— start Available records —
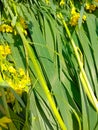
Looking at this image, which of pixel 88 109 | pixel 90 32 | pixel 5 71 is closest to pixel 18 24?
pixel 5 71

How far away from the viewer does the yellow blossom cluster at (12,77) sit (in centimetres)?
149

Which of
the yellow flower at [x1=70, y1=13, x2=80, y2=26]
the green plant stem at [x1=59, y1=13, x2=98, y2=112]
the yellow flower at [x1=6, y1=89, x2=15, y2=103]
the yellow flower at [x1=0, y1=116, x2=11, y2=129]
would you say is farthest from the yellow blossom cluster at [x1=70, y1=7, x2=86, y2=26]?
the yellow flower at [x1=0, y1=116, x2=11, y2=129]

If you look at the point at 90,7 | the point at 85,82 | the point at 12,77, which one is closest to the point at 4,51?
the point at 12,77

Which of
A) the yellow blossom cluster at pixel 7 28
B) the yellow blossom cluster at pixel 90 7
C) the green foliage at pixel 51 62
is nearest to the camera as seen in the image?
the green foliage at pixel 51 62

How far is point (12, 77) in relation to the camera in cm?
156

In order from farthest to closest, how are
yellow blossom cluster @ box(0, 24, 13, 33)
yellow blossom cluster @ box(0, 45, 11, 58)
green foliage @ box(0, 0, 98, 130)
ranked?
yellow blossom cluster @ box(0, 24, 13, 33)
yellow blossom cluster @ box(0, 45, 11, 58)
green foliage @ box(0, 0, 98, 130)

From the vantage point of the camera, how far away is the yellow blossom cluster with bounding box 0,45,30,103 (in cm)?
149

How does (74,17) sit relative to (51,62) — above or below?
above

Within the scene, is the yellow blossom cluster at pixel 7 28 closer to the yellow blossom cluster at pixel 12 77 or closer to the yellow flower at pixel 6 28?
the yellow flower at pixel 6 28

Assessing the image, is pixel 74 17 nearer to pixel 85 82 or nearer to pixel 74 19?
pixel 74 19

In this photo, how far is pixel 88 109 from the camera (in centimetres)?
154

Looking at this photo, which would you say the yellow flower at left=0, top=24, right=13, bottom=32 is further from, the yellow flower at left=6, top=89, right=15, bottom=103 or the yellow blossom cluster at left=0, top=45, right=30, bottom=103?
the yellow flower at left=6, top=89, right=15, bottom=103

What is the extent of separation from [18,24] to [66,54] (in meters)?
0.25

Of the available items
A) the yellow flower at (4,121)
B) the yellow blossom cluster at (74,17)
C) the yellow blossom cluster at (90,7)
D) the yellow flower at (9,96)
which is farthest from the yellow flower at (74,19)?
the yellow flower at (4,121)
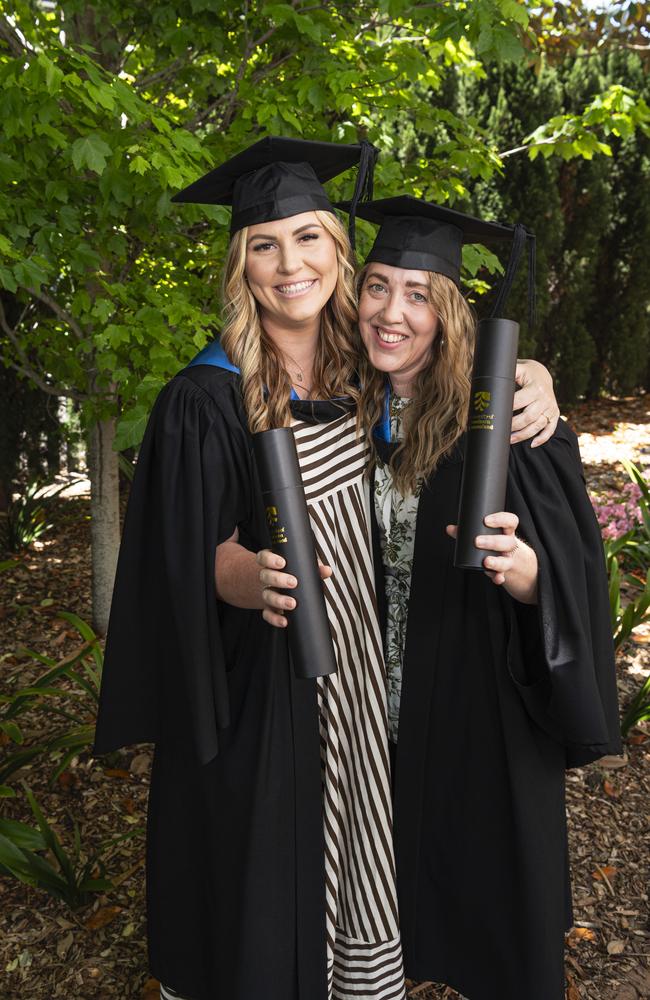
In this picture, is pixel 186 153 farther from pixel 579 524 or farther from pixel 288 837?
pixel 288 837

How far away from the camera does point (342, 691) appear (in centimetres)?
195

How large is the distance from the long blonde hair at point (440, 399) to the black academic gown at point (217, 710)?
28 centimetres

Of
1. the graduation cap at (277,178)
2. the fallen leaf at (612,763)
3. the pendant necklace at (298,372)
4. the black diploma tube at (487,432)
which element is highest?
the graduation cap at (277,178)

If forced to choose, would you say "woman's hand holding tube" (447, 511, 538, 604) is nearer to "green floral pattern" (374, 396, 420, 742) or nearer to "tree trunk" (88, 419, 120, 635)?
"green floral pattern" (374, 396, 420, 742)

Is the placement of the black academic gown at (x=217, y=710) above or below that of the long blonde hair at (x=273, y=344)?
below

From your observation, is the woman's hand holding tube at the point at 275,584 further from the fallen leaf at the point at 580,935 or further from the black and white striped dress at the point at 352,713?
the fallen leaf at the point at 580,935

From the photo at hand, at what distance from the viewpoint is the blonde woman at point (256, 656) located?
1827mm

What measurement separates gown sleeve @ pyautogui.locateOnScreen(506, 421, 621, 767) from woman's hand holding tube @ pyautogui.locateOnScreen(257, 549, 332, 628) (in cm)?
51

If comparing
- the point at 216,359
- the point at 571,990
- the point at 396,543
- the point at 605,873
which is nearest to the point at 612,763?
the point at 605,873

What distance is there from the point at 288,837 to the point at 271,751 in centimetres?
21

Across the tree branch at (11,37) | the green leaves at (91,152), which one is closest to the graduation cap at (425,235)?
the green leaves at (91,152)

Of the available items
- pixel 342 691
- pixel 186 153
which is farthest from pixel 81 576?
pixel 342 691

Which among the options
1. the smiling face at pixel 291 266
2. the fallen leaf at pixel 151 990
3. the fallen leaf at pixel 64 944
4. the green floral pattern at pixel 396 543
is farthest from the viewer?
the fallen leaf at pixel 64 944

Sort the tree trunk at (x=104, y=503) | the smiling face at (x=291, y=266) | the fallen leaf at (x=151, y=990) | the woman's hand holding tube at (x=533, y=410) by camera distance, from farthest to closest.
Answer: the tree trunk at (x=104, y=503) → the fallen leaf at (x=151, y=990) → the smiling face at (x=291, y=266) → the woman's hand holding tube at (x=533, y=410)
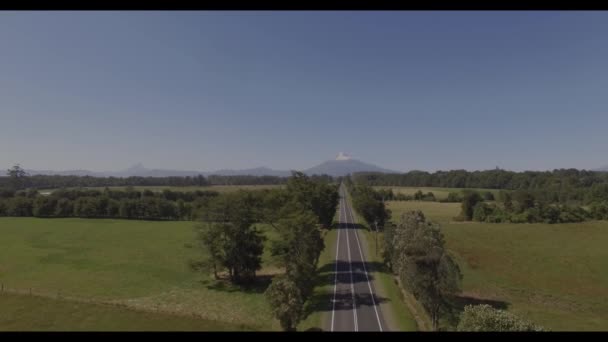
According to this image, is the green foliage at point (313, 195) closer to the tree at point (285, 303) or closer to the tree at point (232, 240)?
the tree at point (232, 240)

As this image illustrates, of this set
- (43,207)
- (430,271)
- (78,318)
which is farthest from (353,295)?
(43,207)

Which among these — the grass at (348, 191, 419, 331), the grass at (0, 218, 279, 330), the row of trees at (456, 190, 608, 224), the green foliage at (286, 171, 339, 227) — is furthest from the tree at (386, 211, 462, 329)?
the row of trees at (456, 190, 608, 224)

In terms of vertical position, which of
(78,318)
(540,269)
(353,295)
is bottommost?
(540,269)

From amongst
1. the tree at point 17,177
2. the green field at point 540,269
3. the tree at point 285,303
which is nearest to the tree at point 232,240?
the tree at point 285,303

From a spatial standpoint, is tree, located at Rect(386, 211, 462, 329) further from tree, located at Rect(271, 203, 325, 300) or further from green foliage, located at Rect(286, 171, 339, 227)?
green foliage, located at Rect(286, 171, 339, 227)

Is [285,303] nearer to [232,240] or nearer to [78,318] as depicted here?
[78,318]
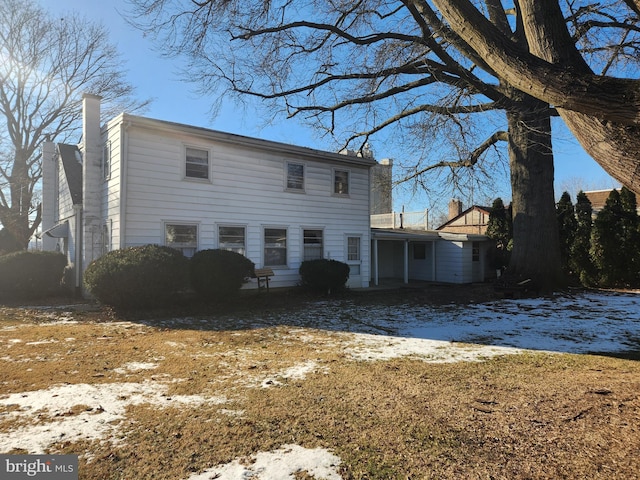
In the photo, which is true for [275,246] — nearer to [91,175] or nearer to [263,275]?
[263,275]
— end Available records —
**What you need to do**
Put every line of all the rows above into a numbered list, skipping blank lines and leaving the pictures out.

**Worked solution**
1. Looking at this image, which of pixel 88 109 | pixel 90 32 | pixel 5 71 is closest to pixel 18 24?
2. pixel 5 71
3. How far away from the viewer does the yellow blossom cluster at (12,77) sit (in centimetres)?
4. 149
5. Which of
6. the yellow flower at [x1=70, y1=13, x2=80, y2=26]
7. the green plant stem at [x1=59, y1=13, x2=98, y2=112]
8. the yellow flower at [x1=6, y1=89, x2=15, y2=103]
9. the yellow flower at [x1=0, y1=116, x2=11, y2=129]
10. would you say is farthest from the yellow blossom cluster at [x1=70, y1=7, x2=86, y2=26]?
11. the yellow flower at [x1=0, y1=116, x2=11, y2=129]
12. If you look at the point at 90,7 | the point at 85,82 | the point at 12,77, which one is closest to the point at 4,51?
13. the point at 12,77
14. Which of
15. A) the yellow blossom cluster at pixel 7 28
16. B) the yellow blossom cluster at pixel 90 7
17. C) the green foliage at pixel 51 62
18. is nearest to the camera as seen in the image?
19. the green foliage at pixel 51 62
20. How far is point (12, 77) in relation to the camera in cm?
21. 156
22. In order from farthest to closest, how are
23. yellow blossom cluster @ box(0, 24, 13, 33)
24. yellow blossom cluster @ box(0, 45, 11, 58)
25. green foliage @ box(0, 0, 98, 130)
26. ranked?
27. yellow blossom cluster @ box(0, 24, 13, 33)
28. yellow blossom cluster @ box(0, 45, 11, 58)
29. green foliage @ box(0, 0, 98, 130)
30. From the vantage point of the camera, how far away is the yellow blossom cluster with bounding box 0,45,30,103 (in cm)?
31. 149
32. How does (74,17) sit relative to (51,62) — above or below?
33. above
34. Within the scene, is the yellow blossom cluster at pixel 7 28 closer to the yellow blossom cluster at pixel 12 77 or closer to the yellow flower at pixel 6 28?
35. the yellow flower at pixel 6 28
36. Assessing the image, is pixel 74 17 nearer to pixel 85 82 or nearer to pixel 74 19?
37. pixel 74 19
38. In this photo, how far is pixel 88 109 from the camera (in centimetres)?
39. 154
40. Looking at this photo, which would you say the yellow flower at left=0, top=24, right=13, bottom=32 is further from, the yellow flower at left=6, top=89, right=15, bottom=103 or the yellow blossom cluster at left=0, top=45, right=30, bottom=103?
41. the yellow flower at left=6, top=89, right=15, bottom=103
42. What is the extent of separation from [18,24] to [66,54] (in meters)?
43. 0.25
44. Of the available items
45. A) the yellow flower at (4,121)
46. B) the yellow blossom cluster at (74,17)
47. C) the yellow blossom cluster at (90,7)
48. D) the yellow flower at (9,96)
49. which is farthest from the yellow flower at (74,19)?
50. the yellow flower at (4,121)
51. In this picture, is pixel 186 153 farther from pixel 579 524 or farther from pixel 288 837?
52. pixel 288 837
53. How far away from the camera does point (342, 691) appear (in centimetres)?
54. 195
55. How large is the distance from the long blonde hair at point (440, 399) to the black academic gown at point (217, 710)?
56. 28 centimetres
57. Of
58. 1. the graduation cap at (277,178)
59. 2. the fallen leaf at (612,763)
60. 3. the pendant necklace at (298,372)
61. 4. the black diploma tube at (487,432)
62. which element is highest?
63. the graduation cap at (277,178)
64. If forced to choose, would you say "woman's hand holding tube" (447, 511, 538, 604) is nearer to "green floral pattern" (374, 396, 420, 742) or nearer to "tree trunk" (88, 419, 120, 635)?
65. "green floral pattern" (374, 396, 420, 742)
66. Is the placement of the black academic gown at (x=217, y=710) above or below that of the long blonde hair at (x=273, y=344)?
67. below
68. From your observation, is the woman's hand holding tube at the point at 275,584 further from the fallen leaf at the point at 580,935 or further from the black and white striped dress at the point at 352,713?
69. the fallen leaf at the point at 580,935
70. From the photo at hand, at what distance from the viewpoint is the blonde woman at point (256, 656) located?
71. 1827mm
72. What measurement separates gown sleeve @ pyautogui.locateOnScreen(506, 421, 621, 767) from woman's hand holding tube @ pyautogui.locateOnScreen(257, 549, 332, 628) (in cm)?
73. 51
74. If comparing
75. - the point at 216,359
76. - the point at 571,990
77. - the point at 396,543
78. - the point at 605,873
79. which is nearest to the point at 612,763?
80. the point at 605,873
81. What distance is there from the point at 288,837 to the point at 271,751 in centimetres?
82. 21
83. Across the tree branch at (11,37) | the green leaves at (91,152), which one is closest to the graduation cap at (425,235)?
84. the green leaves at (91,152)
85. Of the available items
86. - pixel 342 691
87. - pixel 186 153
88. which is farthest from pixel 81 576?
89. pixel 342 691
90. Which among the options
91. 1. the smiling face at pixel 291 266
92. 2. the fallen leaf at pixel 151 990
93. 3. the fallen leaf at pixel 64 944
94. 4. the green floral pattern at pixel 396 543
95. is farthest from the viewer?
96. the fallen leaf at pixel 64 944
97. Sort the tree trunk at (x=104, y=503) | the smiling face at (x=291, y=266) | the fallen leaf at (x=151, y=990) | the woman's hand holding tube at (x=533, y=410) by camera distance, from farthest to closest.
98. Answer: the tree trunk at (x=104, y=503) → the fallen leaf at (x=151, y=990) → the smiling face at (x=291, y=266) → the woman's hand holding tube at (x=533, y=410)
99. According to this image, is the green foliage at point (313, 195) closer to the tree at point (285, 303) or closer to the tree at point (232, 240)?
100. the tree at point (232, 240)
101. As this image illustrates, of this set
102. - (43,207)
103. - (430,271)
104. - (78,318)
105. which is farthest from (353,295)?
106. (43,207)
107. Which among these — the grass at (348, 191, 419, 331), the grass at (0, 218, 279, 330), the row of trees at (456, 190, 608, 224), the green foliage at (286, 171, 339, 227) — is furthest from the tree at (386, 211, 462, 329)?
108. the row of trees at (456, 190, 608, 224)
109. In terms of vertical position, which of
110. (78,318)
111. (540,269)
112. (353,295)
113. is bottommost?
114. (540,269)
115. From amongst
116. 1. the tree at point 17,177
117. 2. the green field at point 540,269
118. 3. the tree at point 285,303
119. which is nearest to the tree at point 232,240?
120. the tree at point 285,303
121. From a spatial standpoint, is tree, located at Rect(386, 211, 462, 329) further from tree, located at Rect(271, 203, 325, 300) or further from green foliage, located at Rect(286, 171, 339, 227)?
122. green foliage, located at Rect(286, 171, 339, 227)
123. Is [285,303] nearer to [232,240] or nearer to [78,318] as depicted here?
124. [78,318]
125. In the photo, which is true for [275,246] — nearer to [91,175] or nearer to [263,275]?
126. [263,275]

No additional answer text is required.